Fluxctl sync should return a meaningful error instead of timing out

dmarkey commented 5 years ago

I've come across annoying behaviour where when there is a problem in the manifests, fluxctl will timeout(usually after a prolonged amount of time). It should catch whatever error and return it to the user instead.

squaremo commented 5 years ago

Usually fluxd will end up skipping over problematic manifests and applying the rest, rather than stalling. Can you give an example which causes a timeout? Is it a specific kind of problem with manifests that makes it happen?

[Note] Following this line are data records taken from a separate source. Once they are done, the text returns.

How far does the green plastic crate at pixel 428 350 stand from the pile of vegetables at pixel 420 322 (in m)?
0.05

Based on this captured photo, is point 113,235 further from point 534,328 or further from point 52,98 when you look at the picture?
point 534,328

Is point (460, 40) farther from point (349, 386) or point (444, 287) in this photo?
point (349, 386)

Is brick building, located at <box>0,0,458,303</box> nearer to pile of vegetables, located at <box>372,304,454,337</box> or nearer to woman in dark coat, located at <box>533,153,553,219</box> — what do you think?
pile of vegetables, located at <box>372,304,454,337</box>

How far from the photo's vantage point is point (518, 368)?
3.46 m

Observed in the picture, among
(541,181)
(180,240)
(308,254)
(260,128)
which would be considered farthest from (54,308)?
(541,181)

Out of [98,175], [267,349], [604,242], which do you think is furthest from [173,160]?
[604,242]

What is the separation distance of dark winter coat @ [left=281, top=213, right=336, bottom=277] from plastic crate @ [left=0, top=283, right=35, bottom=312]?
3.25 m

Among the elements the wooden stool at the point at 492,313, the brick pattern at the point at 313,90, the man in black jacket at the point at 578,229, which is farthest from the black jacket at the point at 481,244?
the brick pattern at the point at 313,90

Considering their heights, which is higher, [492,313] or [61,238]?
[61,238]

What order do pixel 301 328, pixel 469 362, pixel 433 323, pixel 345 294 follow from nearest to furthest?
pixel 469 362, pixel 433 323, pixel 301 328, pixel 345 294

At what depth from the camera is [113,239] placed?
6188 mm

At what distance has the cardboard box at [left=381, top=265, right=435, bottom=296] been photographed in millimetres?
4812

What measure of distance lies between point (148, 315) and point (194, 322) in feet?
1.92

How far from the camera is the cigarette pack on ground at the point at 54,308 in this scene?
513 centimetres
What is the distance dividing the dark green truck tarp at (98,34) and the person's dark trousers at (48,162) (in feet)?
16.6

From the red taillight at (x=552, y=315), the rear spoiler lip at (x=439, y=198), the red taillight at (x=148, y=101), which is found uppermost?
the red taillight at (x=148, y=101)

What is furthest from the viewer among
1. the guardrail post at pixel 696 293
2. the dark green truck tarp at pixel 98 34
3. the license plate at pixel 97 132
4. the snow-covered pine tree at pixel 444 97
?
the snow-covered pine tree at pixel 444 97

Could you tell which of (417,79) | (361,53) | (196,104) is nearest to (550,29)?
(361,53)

dmarkey commented 5 years ago

Heres an example:

ts=2019-01-02T21:34:23.725646505Z caller=loop.go:118 component=sync-loop jobID=9e304438-e613-cca2-cf8f-180559731a53 state=done success=false err="applying changes: Traceback (most recent call last):\n File \"kubeyaml.py\", line 226, in \n File \"kubeyaml.py\", line 221, in main\n File \"kubeyaml.py\", line 53, in apply_to_yaml\n File \"kubeyaml.py\", line 59, in update_image\n File \"site-packages/ruamel/yaml/main.py\", line 363, in load_all\n File \"site-packages/ruamel/yaml/constructor.py\", line 101, in get_data\n File \"site-packages/ruamel/yaml/constructor.py\", line 118, in construct_document\n File \"site-packages/ruamel/yaml/constructor.py\", line 1508, in construct_yaml_map\n File \"site-packages/ruamel/yaml/constructor.py\", line 1414, in construct_mapping\n File \"site-packages/ruamel/yaml/constructor.py\", line 279, in check_mapping_key\nruamel.yaml.constructor.DuplicateKeyError: while constructing a mapping\n in \"\", line 9, column 5\nfound duplicate key \"flux.weave.works/automated\" with value \"true\" (original value: \"true\")\n in \"\", line 12, column 5\n\nTo suppress this check see:\n http://yaml.readthedocs.io/en/latest/api.html#duplicate-keys\n\nDuplicate keys will become an error in future releases, and are errors\nby default when using the new API.\n\nFailed to execute script kubeyaml"

dmarkey commented 5 years ago

It may be a more general problem. I have an EKS cluster in us-west-2 and the latency between there and Dublin may be causing a problem.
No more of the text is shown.